Every line of the entries below that mentions "contractors" is to be copied out.

## DATA FOR PROCESSING
***

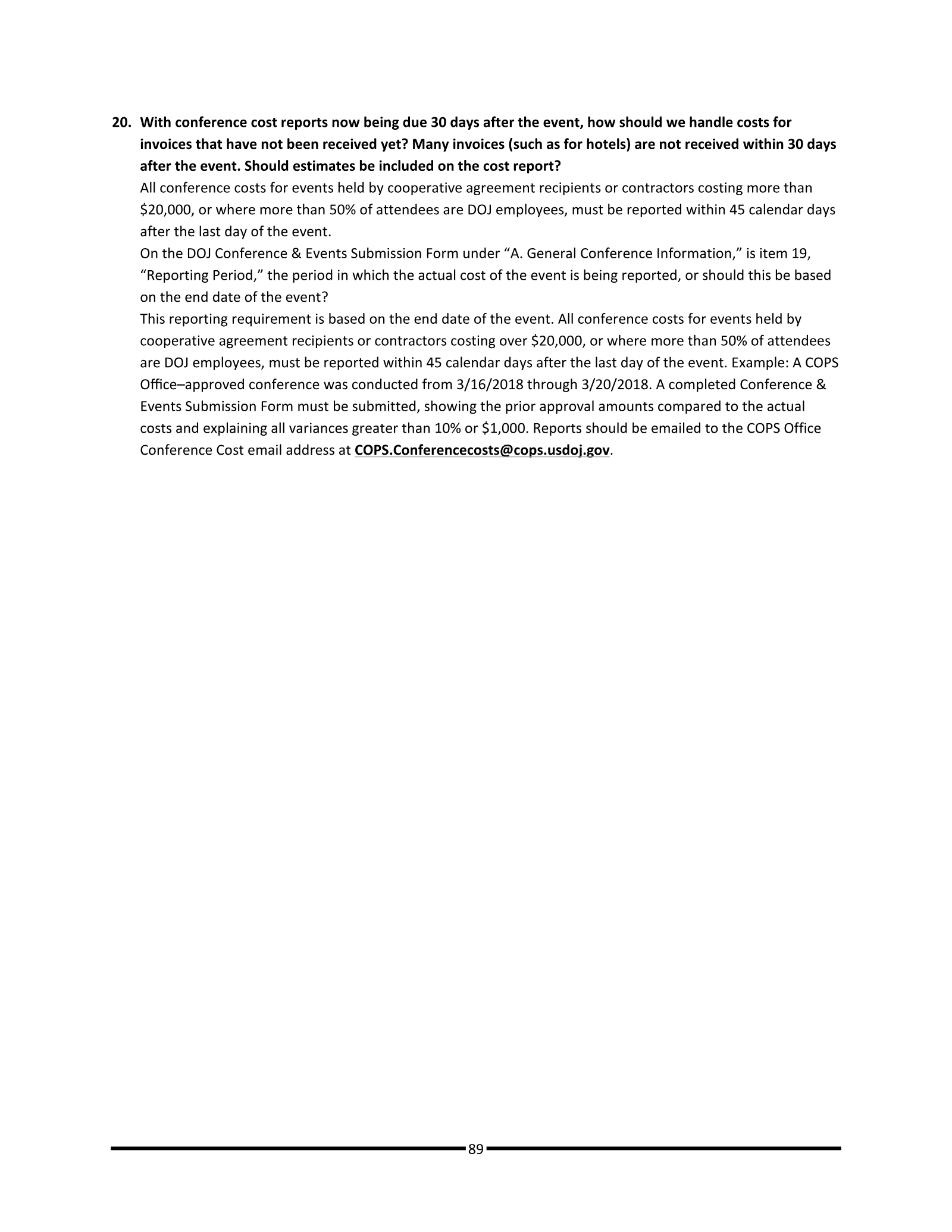 20. With conference cost reports now being due 30 days after the event, how should we handle costs for invoices that have not been received yet? Many invoices (such as for hotels) are not received within 30 days after the event. Should estimates be included on the cost report?

All conference costs for events held by cooperative agreement recipients or contractors costing more than $20,000, or where more than 50% of attendees are DOJ employees, must be reported within 45 calendar days after the last day of the event.

On the DOJ Conference & Events Submission Form under "A. General Conference Information," is item 19, "Reporting Period," the period in which the actual cost of the event is being reported, or should this be based on the end date of the event?

This reporting requirement is based on the end date of the event. All conference costs for events held by cooperative agreement recipients or contractors costing over $20,000, or where more than 50% of attendees are DOJ employees, must be reported within 45 calendar days after the last day of the event. Example: A COPS Office–approved conference was conducted from 3/16/2018 through 3/20/2018. A completed Conference & Events Submission Form must be submitted, showing the prior approval amounts compared to the actual costs and explaining all variances greater than 10% or $1,000. Reports should be emailed to the COPS Office Conference Cost email address at COPS.Conferencecosts@cops.usdoj.gov.

89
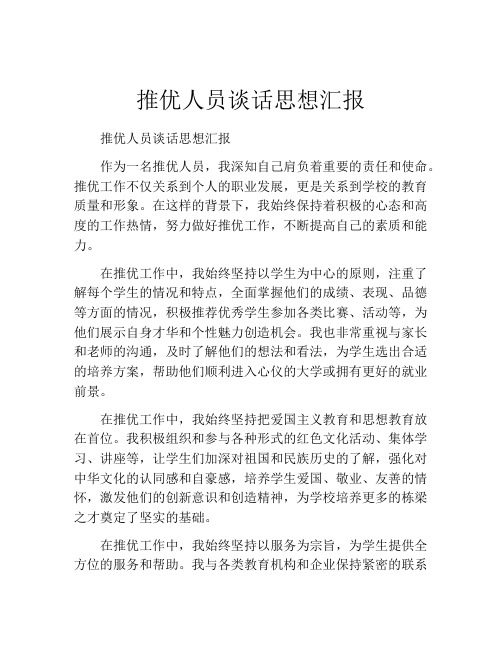 推优人员谈话思想汇报

推优人员谈话思想汇报

作为一名推优人员，我深知自己肩负着重要的责任和使命。推优工作不仅关系到个人的职业发展，更是关系到学校的教育质量和形象。在这样的背景下，我始终保持着积极的心态和高度的工作热情，努力做好推优工作，不断提高自己的素质和能力。

在推优工作中，我始终坚持以学生为中心的原则，注重了解每个学生的情况和特点，全面掌握他们的成绩、表现、品德等方面的情况，积极推荐优秀学生参加各类比赛、活动等，为他们展示自身才华和个性魅力创造机会。我也非常重视与家长和老师的沟通，及时了解他们的想法和看法，为学生选出合适的培养方案，帮助他们顺利进入心仪的大学或拥有更好的就业前景。

在推优工作中，我始终坚持把爱国主义教育和思想教育放在首位。我积极组织和参与各种形式的红色文化活动、集体学习、讲座等，让学生们加深对祖国和民族历史的了解，强化对中华文化的认同感和自豪感，培养学生爱国、敬业、友善的情怀，激发他们的创新意识和创造精神，为学校培养更多的栋梁之才奠定了坚实的基础。

在推优工作中，我始终坚持以服务为宗旨，为学生提供全方位的服务和帮助。我与各类教育机构和企业保持紧密的联系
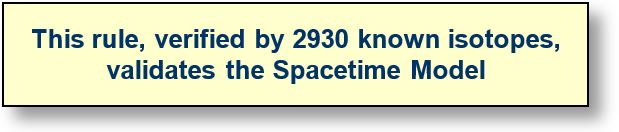 This rule, verified by 2930 known isotopes, validates the Spacetime Model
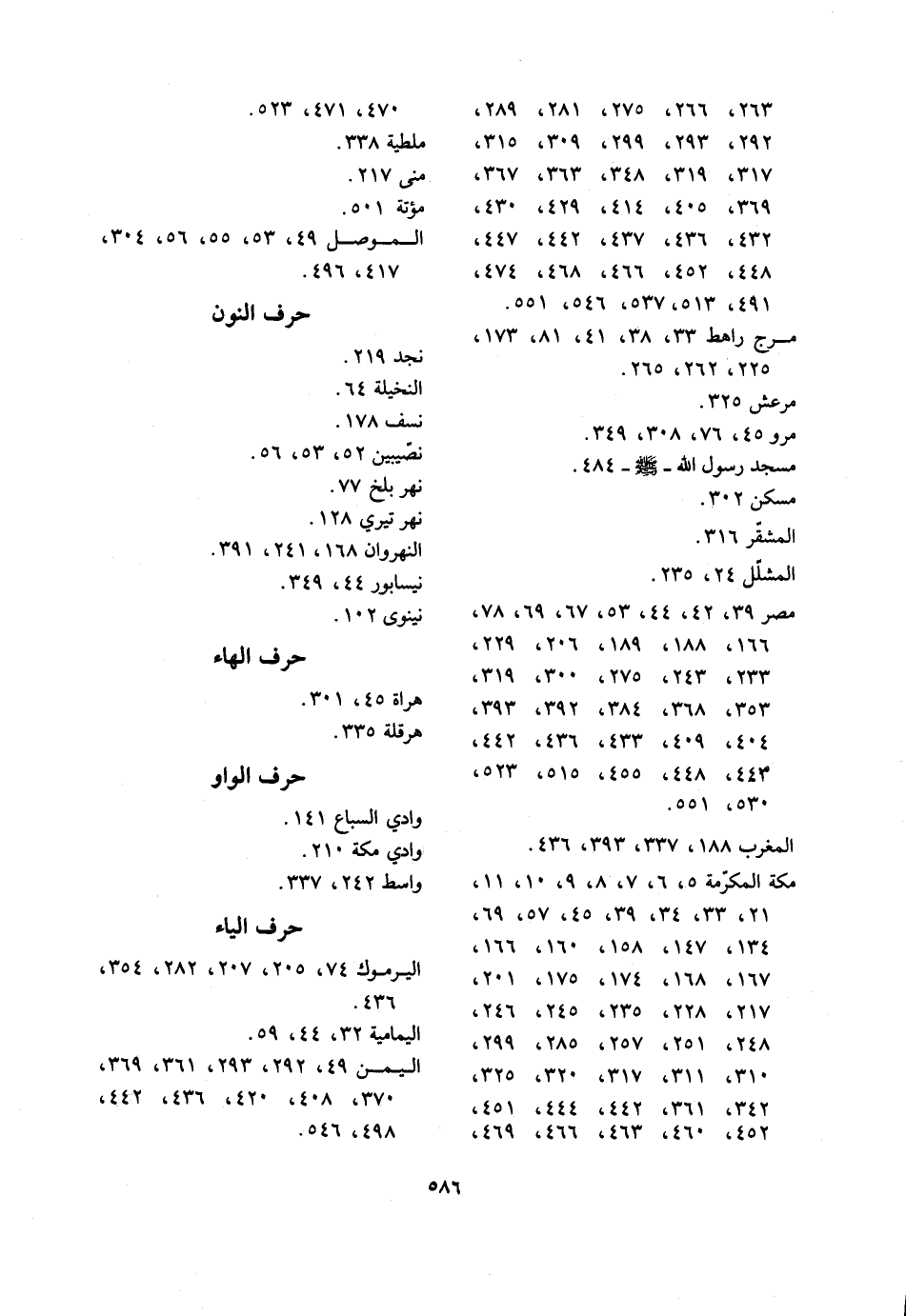 ٢٦٣، ٢٦٦، ٢٧٥، ٢٨١، ٢٨٩، ٢٩٢، ٢٩٣، ٢٩٩، ٣٠٩، ٣١٥، ٣١٧، ٣١٩، ٣٤٨، ٣٦٣، ٣٦٧، ٣٦٩، ٤٠٥، ٤١٤، ٤٢٩، ٤٣٠، ٤٣٢، ٤٣٦، ٤٣٧، ٤٤٢، ٤٤٧، ٤٤٨، ٤٥٢، ٤٦٦، ٤٦٨، ٤٧٤، ٤٩١، ٥١٣، ٥٣٧، ٥٤٦، ٥٥١.

مرج راهط ٣٣، ٣٨، ٤١، ٨١، ١٧٣، ٢٢٥، ٢٦٢، ٢٦٥.

مرعش ٣٢٥.

مرو ٤٥، ٧٦، ٣٠٨، ٣٤٩.

مسجد رسول الله - ﷺ - ٤٨٤.

مسكن ٣٠٢.

المشقّر ٣١٦.

المشلّل ٢٤، ٢٣٥.

مصر ٣٩، ٤٢، ٤٤، ٥٣، ٦٧، ٦٩، ٧٨، ١٦٦، ١٨٨، ١٨٩، ٢٠٦، ٢٢٩، ٢٣٣، ٢٤٣، ٢٧٥، ٣٠٠، ٣١٩، ٣٥٣، ٣٦٨، ٣٨٤، ٣٩٢، ٣٩٣، ٤٠٤، ٤٠٩، ٤٣٣، ٤٣٦، ٤٤٢، ٤٤٣، ٤٤٨، ٤٥٥، ٥١٥، ٥٢٣، ٥٣٠، ٥٥١.

المغرب ١٨٨، ٣٣٧، ٣٩٣، ٤٣٦.

مكة المكرّمة ٥، ٦، ٧، ٨، ٩، ١٠، ١١، ٢١، ٣٣، ٣٤، ٣٩، ٤٥، ٥٧، ٦٩، ١٣٤، ١٤٧، ١٥٨، ١٦٠، ١٦٦، ١٦٧، ١٦٨، ١٧٤، ١٧٥، ٢٠١، ٢١٧، ٢٢٨، ٢٣٥، ٢٤٥، ٢٤٦، ٢٤٨، ٢٥١، ٢٥٧، ٢٨٥، ٢٩٩، ٣١٠، ٣١١، ٣١٧، ٣٢٠، ٣٢٥، ٣٤٢، ٣٦١، ٤٤٢، ٤٤٤، ٤٥١، ٤٥٢، ٤٦٠، ٤٦٣، ٤٦٦، ٤٦٩،

٤٧٠، ٤٧١، ٥٢٣.

ملطية ٣٣٨.

منى ٢١٧.

مؤتة ٥٠١.

الموصل ٤٩، ٥٣، ٥٥، ٥٦، ٣٠٤، ٤١٧، ٤٩٦.

حرف النون

نجد ٢١٩.

النخيلة ٦٤.

نسف ١٧٨.

نصّيبين ٥٢، ٥٣، ٥٦.

نهر بلخ ٧٧.

نهر تيري ١٢٨.

النهروان ١٦٨، ٢٤١، ٣٩١.

نيسابور ٤٤، ٣٤٩.

نينوى ١٠٢.

حرف الهاء

هراة ٤٥، ٣٠١.

هرقلة ٣٣٥.

حرف الواو

وادي السباع ١٤١.

وادي مكة ٢١٠.

واسط ٢٤٢، ٣٣٧.

حرف الياء

اليرموك ٧٤، ٢٠٥، ٢٠٧، ٢٨٢، ٣٥٤، ٤٣٦.

اليمامية ٣٢، ٤٤، ٥٩.

اليمن ٤٩، ٢٩٢، ٢٩٣، ٣٦١، ٣٦٩، ٣٧٠، ٤٠٨، ٤٢٠، ٤٣٦، ٤٤٢، ٤٩٨، ٥٤٦.

٥٨٦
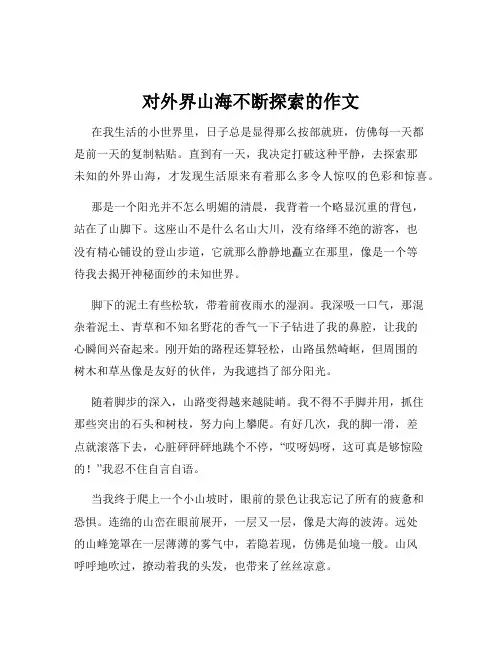 对外界山海不断探索的作文

在我生活的小世界里，日子总是显得那么按部就班，仿佛每一天都是前一天的复制粘贴。直到有一天，我决定打破这种平静，去探索那未知的外界山海，才发现生活原来有着那么多令人惊叹的色彩和惊喜。

那是一个阳光并不怎么明媚的清晨，我背着一个略显沉重的背包，站在了山脚下。这座山不是什么名山大川，没有络绎不绝的游客，也没有精心铺设的登山步道，它就那么静静地矗立在那里，像是一个等待我去揭开神秘面纱的未知世界。

脚下的泥土有些松软，带着前夜雨水的湿润。我深吸一口气，那混杂着泥土、青草和不知名野花的香气一下子钻进了我的鼻腔，让我的心瞬间兴奋起来。刚开始的路程还算轻松，山路虽然崎岖，但周围的树木和草丛像是友好的伙伴，为我遮挡了部分阳光。

随着脚步的深入，山路变得越来越陡峭。我不得不手脚并用，抓住那些突出的石头和树枝，努力向上攀爬。有好几次，我的脚一滑，差点就滚落下去，心脏砰砰砰地跳个不停，“哎呀妈呀，这可真是够惊险的！”我忍不住自言自语。

当我终于爬上一个小山坡时，眼前的景色让我忘记了所有的疲惫和恐惧。连绵的山峦在眼前展开，一层又一层，像是大海的波涛。远处的山峰笼罩在一层薄薄的雾气中，若隐若现，仿佛是仙境一般。山风呼呼地吹过，撩动着我的头发，也带来了丝丝凉意。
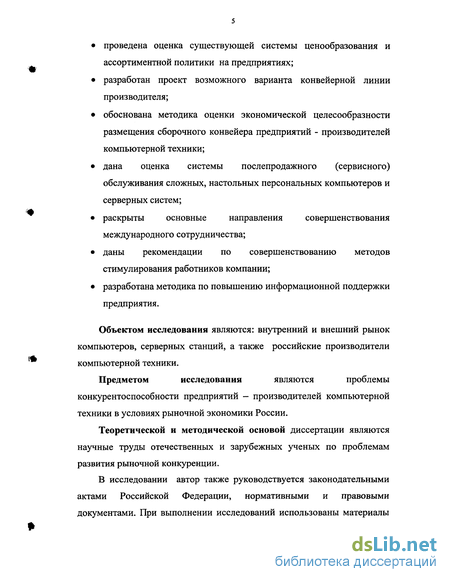 5

• проведена оценка существующей системы ценообразования и ассортиментной политики на предприятиях;
• разработан проект возможного варианта конвейерной линии производителя;
• обоснована методика оценки экономической целесообразности размещения сборочного конвейера предприятий - производителей компьютерной техники;
• дана оценка системы послепродажного (сервисного) обслуживания сложных, настольных персональных компьютеров и серверных систем;
• раскрыты основные направления совершенствования международного сотрудничества;
• даны рекомендации по совершенствованию методов стимулирования работников компании;
• разработана методика по повышению информационной поддержки предприятия.

Объектом исследования являются: внутренний и внешний рынок компьютеров, серверных станций, а также российские производители компьютерной техники.

Предметом исследования являются проблемы конкурентоспособности предприятий – производителей компьютерной техники в условиях рыночной экономики России.

Теоретической и методической основой диссертации являются научные труды отечественных и зарубежных ученых по проблемам развития рыночной конкуренции.

В исследовании автор также руководствуется законодательными актами Российской Федерации, нормативными и правовыми документами. При выполнении исследований использованы материалы

dsLib.net
библиотека диссертаций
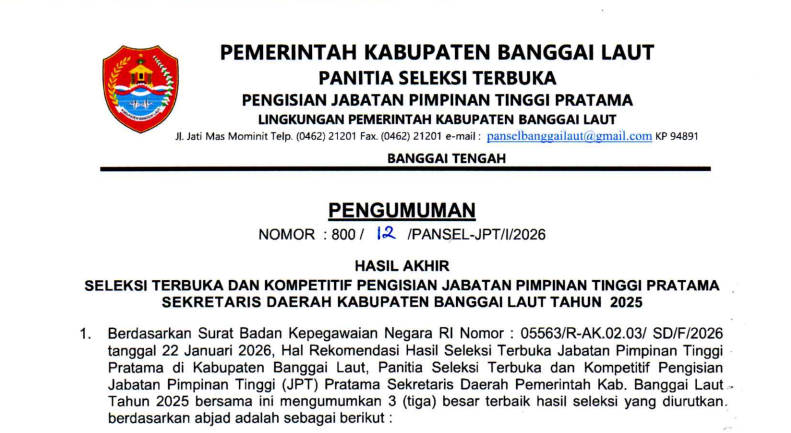 PEMERINTAH KABUPATEN BANGGAI LAUT
PANITIA SELEKSI TERBUKA
PENGISIAN JABATAN PIMPINAN TINGGI PRATAMA
LINGKUNGAN PEMERINTAH KABUPATEN BANGGAI LAUT
Jl. Jati Mas Mominit Telp. (0462) 21201 Fax. (0462) 21201 e-mail : panselbanggailaut@gmail.com KP 94891
BANGGAI TENGAH

PENGUMUMAN
NOMOR : 800 / 12 /PANSEL-JPT/I/2026

HASIL AKHIR
SELEKSI TERBUKA DAN KOMPETITIF PENGISIAN JABATAN PIMPINAN TINGGI PRATAMA SEKRETARIS DAERAH KABUPATEN BANGGAI LAUT TAHUN 2025

1. Berdasarkan Surat Badan Kepegawaian Negara RI Nomor : 05563/R-AK.02.03/ SD/F/2026 tanggal 22 Januari 2026, Hal Rekomendasi Hasil Seleksi Terbuka Jabatan Pimpinan Tinggi Pratama di Kabupaten Banggai Laut, Panitia Seleksi Terbuka dan Kompetitif Pengisian Jabatan Pimpinan Tinggi (JPT) Pratama Sekretaris Daerah Pemerintah Kab. Banggai Laut Tahun 2025 bersama ini mengumumkan 3 (tiga) besar terbaik hasil seleksi yang diurutkan berdasarkan abjad adalah sebagai berikut :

***

## RESPONSE
All conference costs for events held by cooperative agreement recipients or contractors costing more than $20,000, or where more than 50% of attendees are DOJ employees, must be reported within 45 calendar days after the last day of the event.
This reporting requirement is based on the end date of the event. All conference costs for events held by cooperative agreement recipients or contractors costing over $20,000, or where more than 50% of attendees are DOJ employees, must be reported within 45 calendar days after the last day of the event. Example: A COPS Office–approved conference was conducted from 3/16/2018 through 3/20/2018. A completed Conference & Events Submission Form must be submitted, showing the prior approval amounts compared to the actual costs and explaining all variances greater than 10% or $1,000. Reports should be emailed to the COPS Office Conference Cost email address at COPS.Conferencecosts@cops.usdoj.gov.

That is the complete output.